**The records**
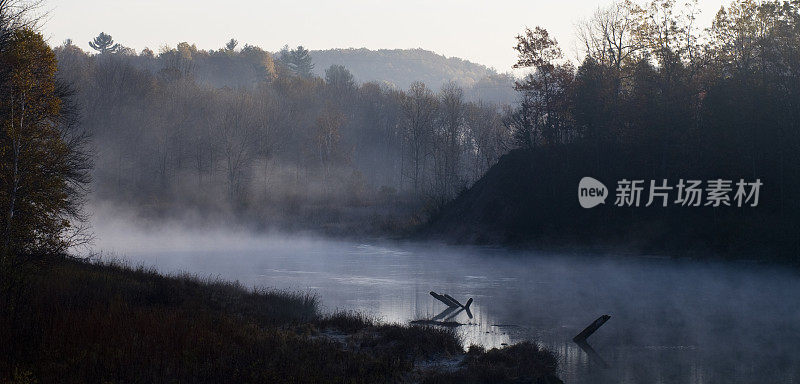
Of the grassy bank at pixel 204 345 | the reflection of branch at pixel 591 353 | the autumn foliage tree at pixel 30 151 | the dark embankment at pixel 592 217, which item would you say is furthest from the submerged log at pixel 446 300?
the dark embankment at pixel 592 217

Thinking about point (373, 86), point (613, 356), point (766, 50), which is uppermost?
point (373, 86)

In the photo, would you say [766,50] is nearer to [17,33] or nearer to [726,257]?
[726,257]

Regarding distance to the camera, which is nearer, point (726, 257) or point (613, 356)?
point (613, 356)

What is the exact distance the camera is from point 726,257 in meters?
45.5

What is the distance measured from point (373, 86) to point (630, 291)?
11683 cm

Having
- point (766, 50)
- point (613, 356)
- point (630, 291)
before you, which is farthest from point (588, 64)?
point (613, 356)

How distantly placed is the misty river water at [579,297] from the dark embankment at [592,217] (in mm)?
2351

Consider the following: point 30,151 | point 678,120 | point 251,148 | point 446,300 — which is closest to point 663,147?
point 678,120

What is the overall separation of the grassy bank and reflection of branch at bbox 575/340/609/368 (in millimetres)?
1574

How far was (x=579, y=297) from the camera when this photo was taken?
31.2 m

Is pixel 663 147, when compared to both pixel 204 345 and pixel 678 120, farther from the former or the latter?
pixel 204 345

**Aim**
Copy the items from the line containing "Is pixel 663" through the end of the items, inclusive, swapping "farther" for "closer" and changing nothing else.

**Solved exercise**
Is pixel 663 147, when compared to both pixel 204 345 and pixel 678 120, closer from the former or the latter?
pixel 204 345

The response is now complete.